Now the mean becomes smaller as it is divided by 12, but the STD does only get divided by sqrt(12), a smaller number. That is, relatively speaking, the STD decreased by less than the mean.

If I apply the computation of the 5% VAR: monthly mean- 1.65 monthly std

This number should be more negative than the annual STD. So as the time period gets smaller, the VAR should increase? Am I missing something here?

Guess it decreases at a decreasing rate?

You’re right. I’ve read in Schweser that “in most cases” daily mean returns are close to 0. Which reduces your scaling problem to just the square root of N, hence VAR stays proportional. This is for example the case in the Apollo Bank case in the 2018 AM (multiple choice) mock.

Does that mean that the intuitive answer that VAR for smaller periods is smaller is wrong?

Which Mock is that again? Schweser 2018?? I could not find that example in there. They had a VAR question where the VAR became smaller for smaller periods.

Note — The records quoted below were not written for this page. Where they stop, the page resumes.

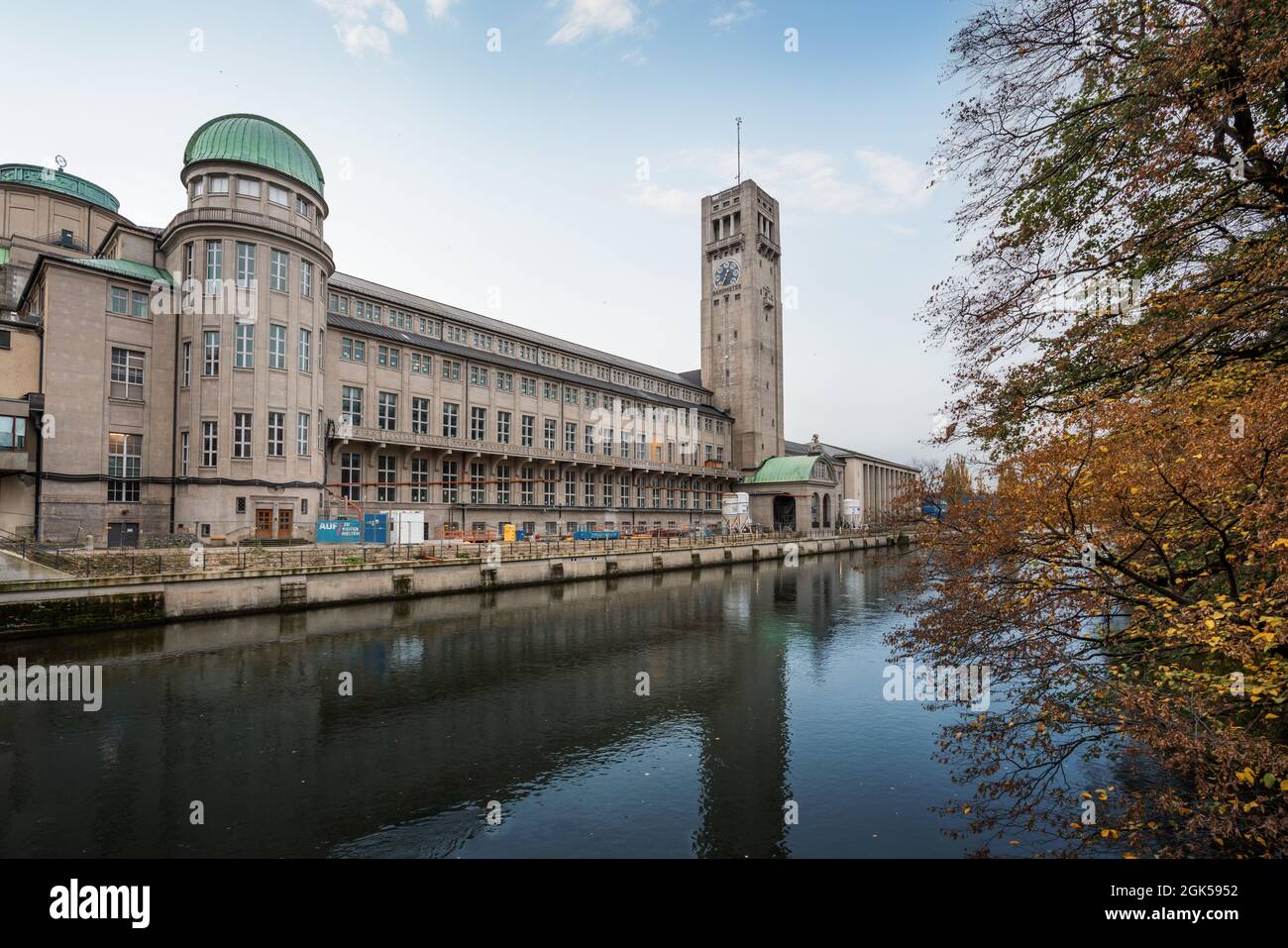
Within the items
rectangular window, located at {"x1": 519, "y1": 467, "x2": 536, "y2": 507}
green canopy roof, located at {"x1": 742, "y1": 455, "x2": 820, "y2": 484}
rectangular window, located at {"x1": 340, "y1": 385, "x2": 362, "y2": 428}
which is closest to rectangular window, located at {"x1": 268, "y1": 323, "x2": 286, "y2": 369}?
rectangular window, located at {"x1": 340, "y1": 385, "x2": 362, "y2": 428}

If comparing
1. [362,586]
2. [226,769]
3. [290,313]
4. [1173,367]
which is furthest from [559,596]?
[1173,367]

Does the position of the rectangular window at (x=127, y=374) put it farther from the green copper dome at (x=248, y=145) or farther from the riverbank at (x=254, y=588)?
the riverbank at (x=254, y=588)

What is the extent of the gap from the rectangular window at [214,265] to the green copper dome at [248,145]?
5597 millimetres

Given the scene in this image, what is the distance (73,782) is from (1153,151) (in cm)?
2039

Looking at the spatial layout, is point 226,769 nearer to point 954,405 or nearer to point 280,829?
point 280,829

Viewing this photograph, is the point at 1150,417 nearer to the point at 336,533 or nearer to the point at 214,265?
the point at 336,533

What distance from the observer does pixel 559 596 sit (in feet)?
114

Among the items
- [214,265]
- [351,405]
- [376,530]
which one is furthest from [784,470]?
[214,265]

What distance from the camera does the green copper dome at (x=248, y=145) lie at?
3809 cm

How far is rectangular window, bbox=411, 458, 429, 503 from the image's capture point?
50.0m

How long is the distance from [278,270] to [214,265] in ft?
11.2

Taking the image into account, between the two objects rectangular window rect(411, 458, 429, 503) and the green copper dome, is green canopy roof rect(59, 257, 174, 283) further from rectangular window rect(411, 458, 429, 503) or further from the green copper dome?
rectangular window rect(411, 458, 429, 503)

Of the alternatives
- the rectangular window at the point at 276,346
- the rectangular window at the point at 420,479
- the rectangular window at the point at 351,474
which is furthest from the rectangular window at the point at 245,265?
the rectangular window at the point at 420,479

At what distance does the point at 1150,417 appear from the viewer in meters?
7.51
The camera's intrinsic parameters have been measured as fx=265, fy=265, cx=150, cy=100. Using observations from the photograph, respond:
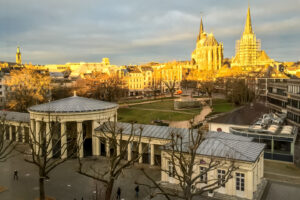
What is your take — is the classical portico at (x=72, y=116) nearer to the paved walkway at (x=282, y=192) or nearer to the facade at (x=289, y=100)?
the paved walkway at (x=282, y=192)

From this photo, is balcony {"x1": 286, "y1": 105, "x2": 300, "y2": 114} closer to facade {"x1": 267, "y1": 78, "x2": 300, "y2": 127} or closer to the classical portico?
facade {"x1": 267, "y1": 78, "x2": 300, "y2": 127}

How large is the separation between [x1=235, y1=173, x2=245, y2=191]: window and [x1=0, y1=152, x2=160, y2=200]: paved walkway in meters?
7.83

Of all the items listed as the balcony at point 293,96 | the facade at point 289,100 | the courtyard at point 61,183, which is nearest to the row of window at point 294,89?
the facade at point 289,100

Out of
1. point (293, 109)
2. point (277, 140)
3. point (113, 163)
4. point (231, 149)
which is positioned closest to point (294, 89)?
point (293, 109)

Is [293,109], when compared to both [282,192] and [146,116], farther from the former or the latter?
[146,116]

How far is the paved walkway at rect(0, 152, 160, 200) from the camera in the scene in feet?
77.7

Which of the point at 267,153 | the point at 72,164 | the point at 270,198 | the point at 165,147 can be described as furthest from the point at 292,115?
the point at 72,164

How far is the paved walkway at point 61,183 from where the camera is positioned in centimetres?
2369

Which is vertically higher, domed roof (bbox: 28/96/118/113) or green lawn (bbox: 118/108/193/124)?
domed roof (bbox: 28/96/118/113)

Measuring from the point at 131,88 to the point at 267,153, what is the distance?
98.6m

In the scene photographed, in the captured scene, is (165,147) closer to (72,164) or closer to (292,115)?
(72,164)

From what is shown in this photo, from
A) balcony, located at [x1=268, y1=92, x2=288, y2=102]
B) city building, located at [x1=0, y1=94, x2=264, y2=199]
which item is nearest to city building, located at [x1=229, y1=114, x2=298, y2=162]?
city building, located at [x1=0, y1=94, x2=264, y2=199]

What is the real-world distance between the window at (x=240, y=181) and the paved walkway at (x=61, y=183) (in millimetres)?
7834

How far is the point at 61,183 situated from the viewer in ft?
86.4
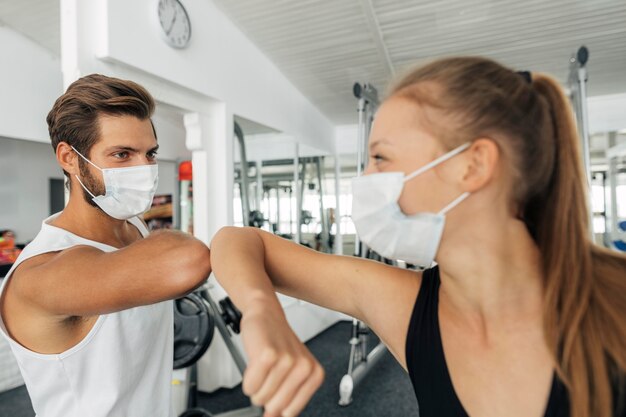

In absolute sense it’s always lower since your dividing by a larger number going from e.g. annual to daily. Relatively it will stay the same in the case of daily returns being (near) zero (the difference between mean divided by N vs. standard deviation divided by square root of N will be really small). Relatively it might decrease at a decreasing rate like Benjamin mentioned if daily returns are non-zero.

I was referring to official CFAI mock.

how to calculate annual std dev of returns:

  1. calculate daily returns

  2. calculate std dev of these returns

  3. convert from daily to annual std dev:

annual SD = daily SD x sqrt (252)

monthly SD = daily SD x sqrt (12)

if you want to convert annual to daily, you divide by sqrt (252)

Thanks Moonborne.

I agree with the point that if the mean is close or equal to zero, this should not be a problem. That is, the smaller time periods should have smaller VARs, since going to smaller time periods won’t change the mean (0 divided by something remains zero), but the STD will become smaller.

HOWEVER, regarding my original statement, I think I made a mistake (so you guys are right about the decreasing at a decreasing rate thing):

Consider this example:

annual mean is 12, annual STD is also 12. Now the 5% VAR is: 12-1.65*12=-7.8

monthly mean is 12/12=1

monthly STD is 12/sqrt(12)=-3.46

Monthly VAR is: 1-1.65*3.46=4.79

So the smaller time period VAR does indeed become smaller, maybe at a smaller rate, but it is still smaller, which is perfectly in line with what you would intuitively expect. Thanks for the help everyone.

Akthem: Thanks for your help but I think you misunderstood my question. I know how the conversion works, I did the same thing you show up there, my question was related to the generalization of the relationship between VARs of different time periods.